Mesleki teknik, kültür ve sanat alanında önemli bir boşluğu doldurmalarına rağmen görülmezler. İhtiyaç olduğunda göreve çağrılıp iş bitince kapılar yüzlerine kapatılır. Nice gence, çocuğa, yetişkine hizmet verirler. Kimi boş vakitlerini değerlendirmek kimi ise bilgi ve becerilerini arttırmak için halk eğitimlerin kapısını çalar. Halk eğitimi merkezleri de ellerindeki mevzuata uygun olarak usta öğretici başvuruları arasından uygun olanı görevlendirirler.
Bazı alanlar; ustalık gerektirir, halı-kilim dokuma, çömlek, kuyumculuk, aşçılık, kaybolmaya yüz tutmuş geleneksel sanatlar gibi. (Artık geleneksel alanda da yüksek öğrenim görmüş usta öğreticiler mevcut.) Bazı alanlar ise müzik, spor, yabancı diller gibi yüksek öğretim ve antrenörlük becerisi gerektirir.
Usta öğreticilerin eğitim düzeylerinin farklılığı ve hizmet verdiği alanların genişliği göz önünde bulundurulduğunda sağlam bir mevzuata ihtiyaç olduğu açıktır. Maalesef her yıl değişen mevzuat hem halk eğitimlerde çalışan idarecilerin hem de usta öğreticilerin çalışma barışını ve huzurunu bozmaktadır. Sürekli belirsizlik yaşayan usta öğreticiler sık sık idarecilerle karşı karşıya gelmektedir. Ülkemizdeki işsizlik sorunu dikkate alındığında sağlık sigortası ve ek ders ücreti karşılığı hizmet veren usta öğreticiler sık sık ekmeğini kaybetme korkusu yaşamaktadır. Kursları açık olduğu sürece işleri vardır. Kursları bitince işleri biter, sigorta çıkışları verilir. Kurs açma şartları, yeri, zamanı, tarihi sürekli belirsizdir.
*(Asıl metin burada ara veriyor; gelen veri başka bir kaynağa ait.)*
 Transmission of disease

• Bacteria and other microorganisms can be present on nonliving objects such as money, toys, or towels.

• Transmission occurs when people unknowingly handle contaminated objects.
Halk eğitimi merkezleri; toplumun ihtiyacı olan eğitimleri vermenin yanında çağımızın hastalığı olan stres ve depresyonla mücadele eden insanlarımız içinde kurtarıcıdır.
Hizmet alanı çok geniş olan halk eğitimi merkezleri her ilde göz bebeği olarak görülmeli ve işleri kolaylaştırılmalıdır. Devletimize ve kanunlarımıza karşı boynumuz kıldan incedir lakin "İnsanı yaşat ki devlet yaşasın." sözü şiar edinilmelidir.
Peki çözüm nedir?
-Kapsamlı ve sektör deneyimi olan paydaşlarla birlikte mevzuat hazırlanması.
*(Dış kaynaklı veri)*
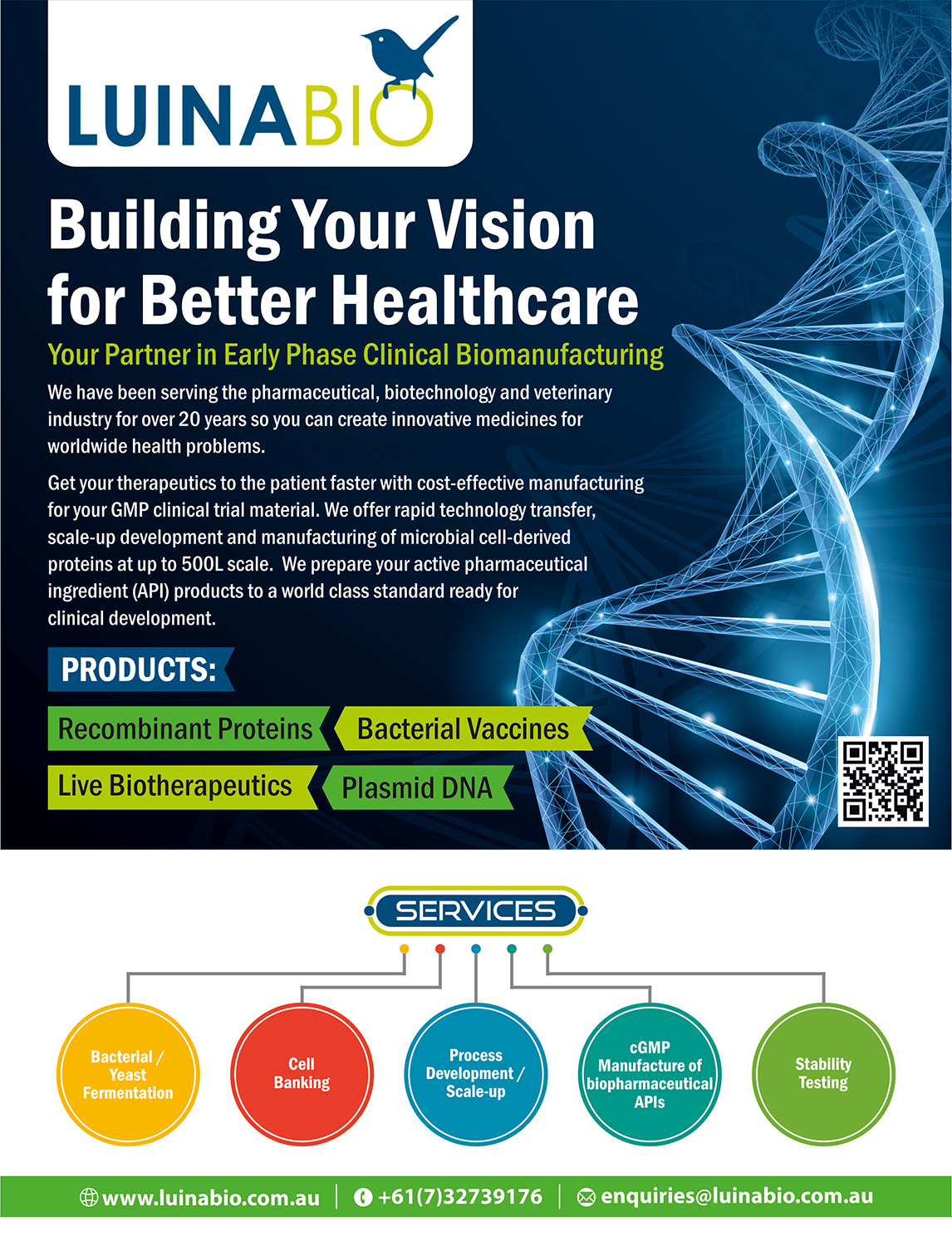 LUINABIO

Building Your Vision for Better Healthcare

Your Partner in Early Phase Clinical Biomanufacturing

We have been serving the pharmaceutical, biotechnology and veterinary industry for over 20 years so you can create innovative medicines for worldwide health problems.

Get your therapeutics to the patient faster with cost-effective manufacturing for your GMP clinical trial material. We offer rapid technology transfer, scale-up development and manufacturing of microbial cell-derived proteins at up to 500L scale. We prepare your active pharmaceutical ingredient (API) products to a world class standard ready for clinical development.

PRODUCTS:

Recombinant Proteins

Bacterial Vaccines

Live Biotherapeutics

Plasmid DNA

SERVICES

Bacterial / Yeast Fermentation

Cell Banking

Process Development / Scale-up

cGMP Manufacture of biopharmaceutical APIs

Stability Testing

www.luinabio.com.au | +61(7)32739176 | enquiries@luinabio.com.au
-Devletin işlerini yürütmek üzere görev alanların paydaşlar arasında adaletle muamele etmesi.
-Halk eğitimi merkezlerinden ve usta öğreticilerden görevleri dışında hizmet beklenmemesi.
-10 yıl ,20 yıl gibi bir süre çalışmış olma şartı belirleyip bu kadar hizmet eden (eğitim, çalışma süresi gibi kriterler de göz önünde bulundurularak) usta öğreticiler belediyelerde veya kamu kurumlarında istihdam edilmelidir. Mesela her belediyede sektörü deneyimi olan halk oyunları (usta öğreticisi) hocaları, mesleki teknik alanda eğitim veren hocaları, spor kulüplerini çalıştıran hocaları olmalıdır. Malatya'mızda buna örnek istihdam azda olsa mevcuttur.
Köylerimizde, mahallelerimizde, semt konaklarımızda, okullarımızda, kültür merkezlerimizde vb. açılan halk eğitim kurslarına sahip çıkalım ve faydalanalım. Bölgelerin ve insanların ihtiyaç istek ve taleplerine göre açılabilecek 2500 civarı kurs mevcuttur, bakanlığımızın yaygın eğitim programları bünyesinde.
Her işte olduğu gibi sabır, tahammül, karşılıklı anlayışla çözülemeyecek sorun yoktur. Bazen küçük dokunuşlar büyük ferahlık ve çözümler getirir. Usta öğreticilerin mücadelesine yakinen tanıklık etmiş bir olarak söylüyorum adaletli bir düzenlemeyi hak ediyorlar. İşini hakkıyla yapmayanlar mı? Onlar her yerde var. Devletin görevi ise hak edene hakkını teslim etmektir.